雨雲をウザったく感じていれば当然俺の方に敵意が集中する。
本体だけなあら足止めは簡単だが、雑魚でも居たら大変なことになる。
軍で来られると…いかん。この思考はイカン。
妙なフラグが『者共、あいつを蹴散らせ!』
『『『『オオオオオ!!!』』』』
ほらみろ、言わんこっちゃない。
俺が考えたことがフラグになったのか、続けて撃ったビームを防がれたからなのか。
ベリオロスは足元に小型化した光の巨人、つまり普通の人間サイズの光の兵隊を産み出した。

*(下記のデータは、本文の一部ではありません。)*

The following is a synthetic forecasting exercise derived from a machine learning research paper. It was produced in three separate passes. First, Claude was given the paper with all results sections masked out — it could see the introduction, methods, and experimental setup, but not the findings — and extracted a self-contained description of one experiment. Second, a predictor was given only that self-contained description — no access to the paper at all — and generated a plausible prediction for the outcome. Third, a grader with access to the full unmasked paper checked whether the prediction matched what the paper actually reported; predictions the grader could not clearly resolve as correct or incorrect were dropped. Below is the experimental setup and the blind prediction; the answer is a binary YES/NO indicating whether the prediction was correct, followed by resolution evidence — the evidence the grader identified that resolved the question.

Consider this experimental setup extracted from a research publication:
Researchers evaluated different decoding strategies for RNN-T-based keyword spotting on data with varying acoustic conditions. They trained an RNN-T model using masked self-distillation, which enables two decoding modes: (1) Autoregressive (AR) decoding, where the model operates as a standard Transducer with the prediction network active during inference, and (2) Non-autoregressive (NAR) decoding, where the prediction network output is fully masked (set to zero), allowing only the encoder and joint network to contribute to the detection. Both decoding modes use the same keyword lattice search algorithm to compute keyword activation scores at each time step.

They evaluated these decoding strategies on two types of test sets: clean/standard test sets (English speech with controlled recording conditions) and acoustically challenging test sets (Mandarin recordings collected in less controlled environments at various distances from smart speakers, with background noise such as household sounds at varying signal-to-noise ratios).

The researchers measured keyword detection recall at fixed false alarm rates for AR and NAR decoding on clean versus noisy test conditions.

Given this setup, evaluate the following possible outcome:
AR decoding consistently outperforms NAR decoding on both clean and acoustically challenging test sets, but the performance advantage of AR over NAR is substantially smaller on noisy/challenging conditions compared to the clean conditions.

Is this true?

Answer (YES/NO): NO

いや、召喚したといった方がいいか。だがこれにも魔力を使っているはず。
「今の召喚でまた魔力減ったか?リリー?」
「そうですね。全体の1%くらい減ったかと…」
「…そうか」
話している間にまだまだ増える。
1万くらいか。いやもっとか?まだ増える。ウジャウジャと増えていく。
一人一人の魔力はそれほどでもない。
だが、見る見るうちにこちらの5万の軍勢と大差ないほどの数になった。
そして雪崩のように襲い掛かってくる。畜生!
リリー・スカウターはボンッしません。